(CHALLENGE) Rewrite everything from the line containing "From the things listed as the" down to the end of the records as a JSON list of strings, one string per line, leaving out blank lines.

(DATA FOR PROCESSING)

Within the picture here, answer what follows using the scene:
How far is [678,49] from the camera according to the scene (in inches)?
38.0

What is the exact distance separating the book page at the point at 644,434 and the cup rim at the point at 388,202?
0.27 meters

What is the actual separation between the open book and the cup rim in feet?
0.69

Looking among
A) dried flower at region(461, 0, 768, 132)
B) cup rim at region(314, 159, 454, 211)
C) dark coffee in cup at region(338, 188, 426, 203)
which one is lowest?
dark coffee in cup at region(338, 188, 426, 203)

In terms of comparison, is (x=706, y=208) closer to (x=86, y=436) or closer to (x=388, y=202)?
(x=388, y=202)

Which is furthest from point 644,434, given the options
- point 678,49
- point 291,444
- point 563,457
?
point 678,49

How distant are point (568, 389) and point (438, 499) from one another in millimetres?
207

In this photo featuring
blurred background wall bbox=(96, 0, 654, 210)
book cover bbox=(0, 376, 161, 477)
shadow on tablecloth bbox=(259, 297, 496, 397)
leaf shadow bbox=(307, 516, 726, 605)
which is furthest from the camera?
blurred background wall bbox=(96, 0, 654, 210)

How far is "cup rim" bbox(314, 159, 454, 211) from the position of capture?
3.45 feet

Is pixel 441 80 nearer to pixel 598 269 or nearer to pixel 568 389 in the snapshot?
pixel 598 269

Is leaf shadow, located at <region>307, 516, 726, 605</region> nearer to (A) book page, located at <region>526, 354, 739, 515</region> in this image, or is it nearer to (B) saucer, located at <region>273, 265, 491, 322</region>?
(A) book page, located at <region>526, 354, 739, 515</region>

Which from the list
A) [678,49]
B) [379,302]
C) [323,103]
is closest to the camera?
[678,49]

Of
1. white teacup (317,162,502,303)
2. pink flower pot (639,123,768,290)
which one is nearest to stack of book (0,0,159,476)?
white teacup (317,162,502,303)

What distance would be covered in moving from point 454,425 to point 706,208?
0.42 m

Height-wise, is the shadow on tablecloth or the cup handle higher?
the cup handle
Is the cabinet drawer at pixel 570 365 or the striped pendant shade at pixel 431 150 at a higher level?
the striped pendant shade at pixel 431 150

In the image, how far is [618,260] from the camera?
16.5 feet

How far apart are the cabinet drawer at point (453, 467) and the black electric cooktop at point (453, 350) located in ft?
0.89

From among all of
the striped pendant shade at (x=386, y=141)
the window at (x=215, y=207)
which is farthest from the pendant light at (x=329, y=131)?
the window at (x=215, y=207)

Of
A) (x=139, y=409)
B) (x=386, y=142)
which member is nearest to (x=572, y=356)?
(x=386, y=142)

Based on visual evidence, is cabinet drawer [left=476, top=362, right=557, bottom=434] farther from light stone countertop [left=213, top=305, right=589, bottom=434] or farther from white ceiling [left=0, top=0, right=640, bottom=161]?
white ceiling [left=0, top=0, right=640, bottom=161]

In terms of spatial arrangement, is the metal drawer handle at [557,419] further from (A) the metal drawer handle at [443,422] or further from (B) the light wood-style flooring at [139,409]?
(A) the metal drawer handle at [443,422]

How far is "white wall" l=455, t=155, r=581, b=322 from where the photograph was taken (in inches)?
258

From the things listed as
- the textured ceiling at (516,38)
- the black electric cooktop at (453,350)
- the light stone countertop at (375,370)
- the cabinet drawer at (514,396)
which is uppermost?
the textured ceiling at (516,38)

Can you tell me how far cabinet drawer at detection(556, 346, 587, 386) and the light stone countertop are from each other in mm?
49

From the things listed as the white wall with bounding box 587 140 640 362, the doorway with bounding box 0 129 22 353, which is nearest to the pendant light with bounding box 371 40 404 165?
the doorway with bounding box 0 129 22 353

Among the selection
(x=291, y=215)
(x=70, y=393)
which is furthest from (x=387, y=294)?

(RESPONSE TO THIS EXERCISE)
[
  "From the things listed as the white wall with bounding box 587 140 640 362, the doorway with bounding box 0 129 22 353, which is nearest to the pendant light with bounding box 371 40 404 165?",
  "the doorway with bounding box 0 129 22 353",
  "Among the selection",
  "(x=291, y=215)",
  "(x=70, y=393)",
  "which is furthest from (x=387, y=294)?"
]